Michael Burry, famed for predicting the U.S. housing crisis and known as "The Big Short," has issued a warning that the current frenzy over artificial intelligence (AI) in the U.S. stock market increasingly resembles the final stages before the dot-com bubble burst.
In a post on Friday, Burry noted that during a long drive, he could scarcely hear financial television or radio discussing any topic other than AI. "It's nothing but AI, all day, every day. No one is talking about anything else," he remarked.
Burry believes the market's reaction to economic data has become increasingly illogical. Despite the U.S. consumer confidence index recently hitting a historic low, the market has chosen to ignore this risk, instead focusing on slightly better-than-expected April employment figures.

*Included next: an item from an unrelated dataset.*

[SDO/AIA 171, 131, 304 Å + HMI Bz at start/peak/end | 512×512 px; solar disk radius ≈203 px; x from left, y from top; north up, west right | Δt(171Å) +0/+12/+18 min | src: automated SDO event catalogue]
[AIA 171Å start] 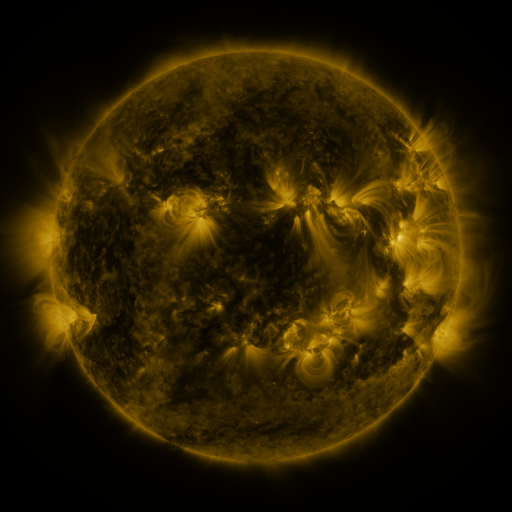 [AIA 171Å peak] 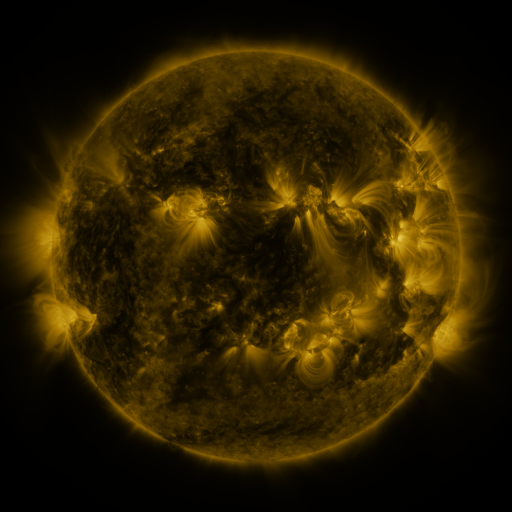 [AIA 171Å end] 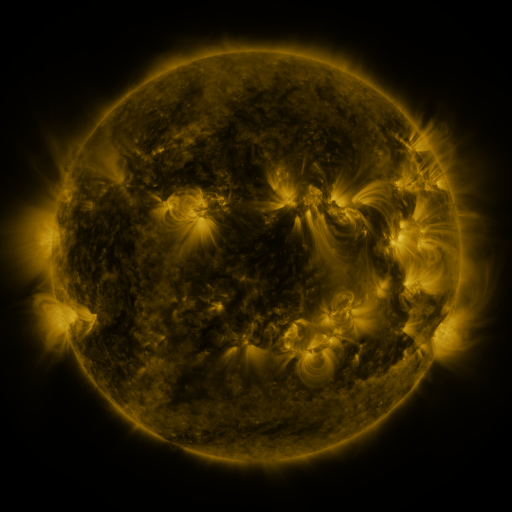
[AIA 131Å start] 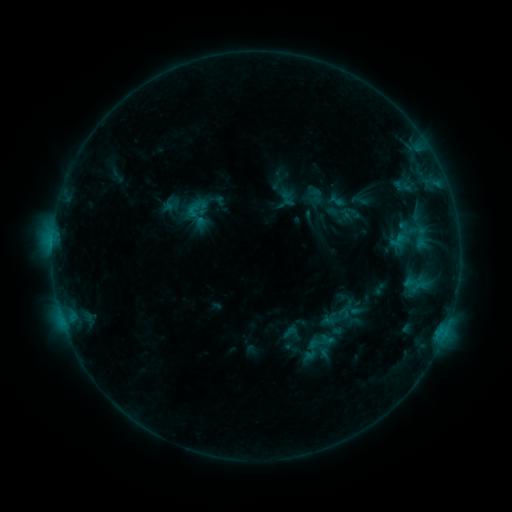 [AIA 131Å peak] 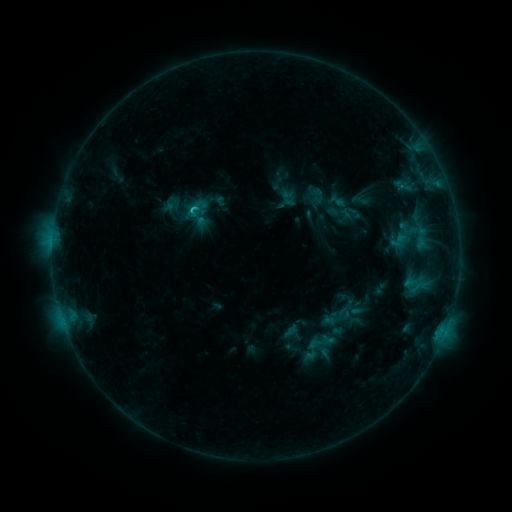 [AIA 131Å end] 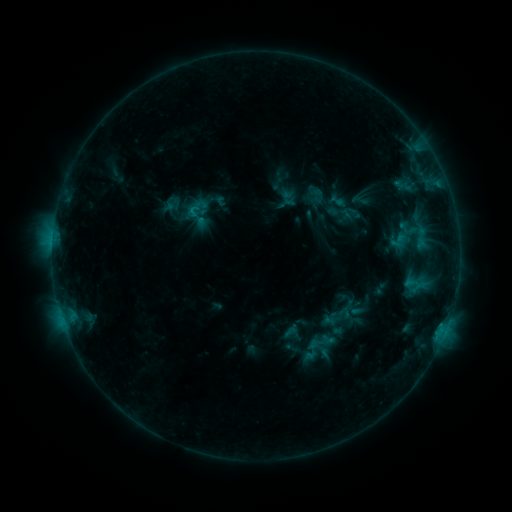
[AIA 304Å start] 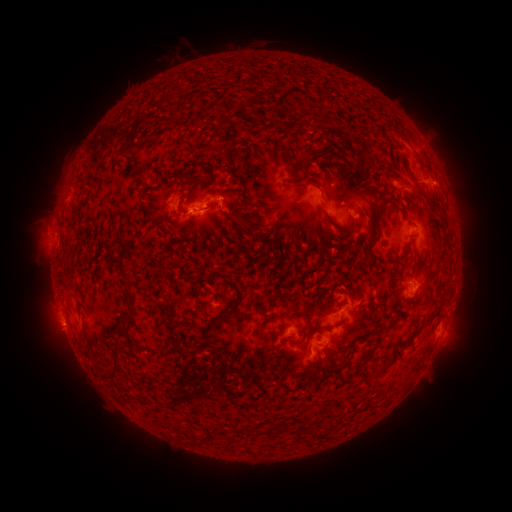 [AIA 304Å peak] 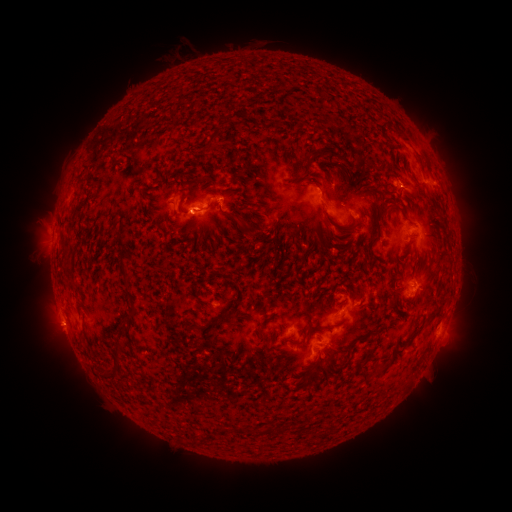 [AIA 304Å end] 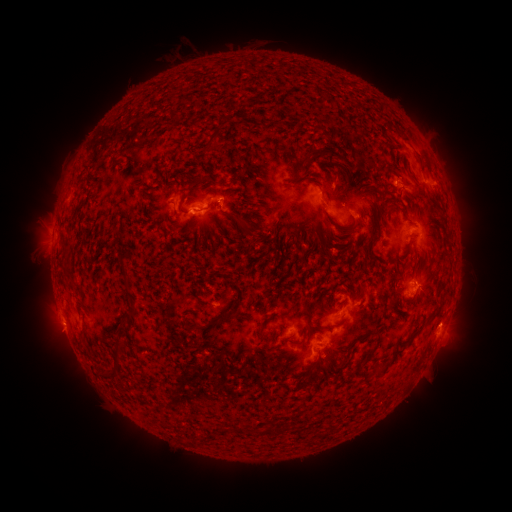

On that same day, the S&P 500 index reached a new all-time high.
"Stocks are going up or down not really because of jobs or consumer confidence, but because they've been going up," Burry wrote.
He further stated that the market is currently caught in a frenzy, chasing gains around a "two-letter theme" that "everyone thinks they understand." This atmosphere reminds him of the market conditions in the final months of the internet bubble from 1999 to 2000.

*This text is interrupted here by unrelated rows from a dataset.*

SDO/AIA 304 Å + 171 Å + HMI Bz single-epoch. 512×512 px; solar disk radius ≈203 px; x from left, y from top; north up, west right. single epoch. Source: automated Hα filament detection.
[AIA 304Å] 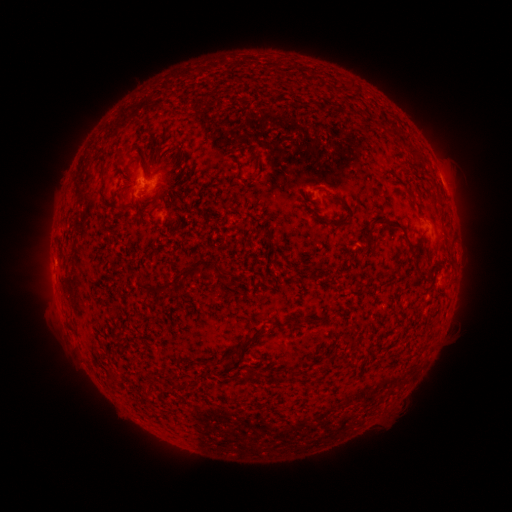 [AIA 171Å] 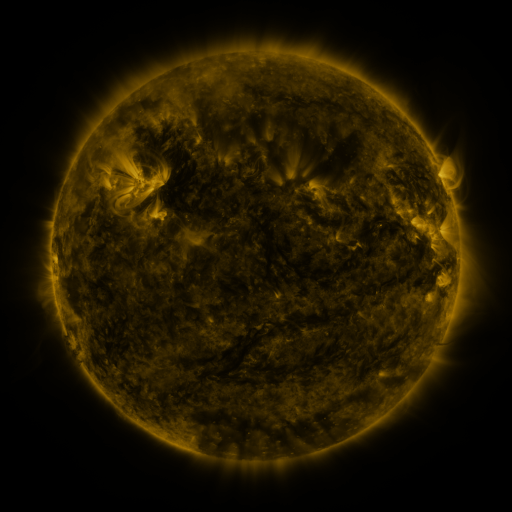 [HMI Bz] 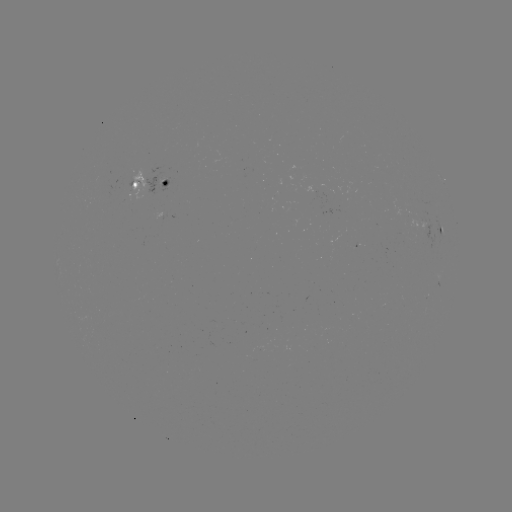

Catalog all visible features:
filament: (330, 194, 354, 220)
filament: (121, 199, 136, 210)
filament: (374, 219, 413, 256)
filament: (325, 221, 336, 227)
filament: (211, 261, 219, 276)
filament: (182, 265, 200, 280)
filament: (228, 329, 264, 357)
filament: (287, 369, 296, 380)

Burry also compared the recent trajectory of the Philadelphia Semiconductor Index to its upward path just before the tech stock crash in 2000. Data shows the Philadelphia Semiconductor Index rose over 10% this week, bringing its cumulative gain for 2026 to 65%.
Over the past two years, massive capital has continuously flowed into AI-related stocks, driving major U.S. stock indices to repeatedly set new record highs. Semiconductor companies and large-cap tech stocks related to AI infrastructure and software have been the core drivers of this rally, with the generative AI boom further inflating market valuations.
Concurrently, prominent hedge fund manager Paul Tudor Jones has also drawn parallels between the current AI market and the dot-com bubble era, though he believes the bull market may still have room to run.
In a media interview this week, Jones stated the current market environment is "a lot like 1999," which was roughly a year before tech stocks peaked in early 2000. He anticipates the current AI-driven market could continue for another one to two years.
However, Jones also cautioned that if valuations continue to expand rapidly, the magnitude of a future market correction could be quite severe. "Think about it: if the stock market goes up another 40%, the market cap to GDP could be 300% or 350%. At that point, the eventual correction could be breathtaking," he said.